The lower court ruled for plaintiffs regarding three of those funds, but said claims against three others were barred under the Employee Retirement Income Security Act's statue of limitations. The 9th Circuit Court of Appeals upheld that decision.
In their brief to the Supreme Court, the plaintiffs asserted the lower courts erred, saying the claims against three mutual funds added in 1998 were timely because they derived from the imprudent management of the plan during the six-year statue of limitations.
Now, Edison is asking the Supreme Court to dismiss the case, based on the grounds that the plaintiffs are asking the Supreme Court to hear a claim the lower court refused to.
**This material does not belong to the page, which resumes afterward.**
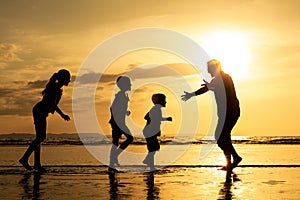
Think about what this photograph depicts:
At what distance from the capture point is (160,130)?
42.9ft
The plaintiffs "were allowed to pursue at trial exactly the claim they now say they should have been allowed to pursue at trial, i.e., 'whether respondents (Edison) acted imprudently in retaining the retail-class shares throughout the limitations period," wrote Edison attorneys in their latest filing.
Edison claims the only relevant question should be whether the company breached its monitoring duties under ERISA, a question the district court resolved after a "full and fair trial."
Moreover, the requirements of prudently monitoring and removing funds from a line-up differ significantly from the requirements of prudence when adding new funds, argued Edison.
The chances of the court dismissing a case it has previously certified are slim, according to a Supreme Court primer published by the Heritage Foundation, a conservative think-tank.
Each term the court receives nearly 10,000 petitions, and grants "certiorari" in roughly 1 percent of the cases filed.
If the court later finds the case should not have been certified for procedural reasons, it may dismiss the case as "improvidently granted." That happens "even less frequently" than the 1 percent of cases certified, according to the Heritage Foundation.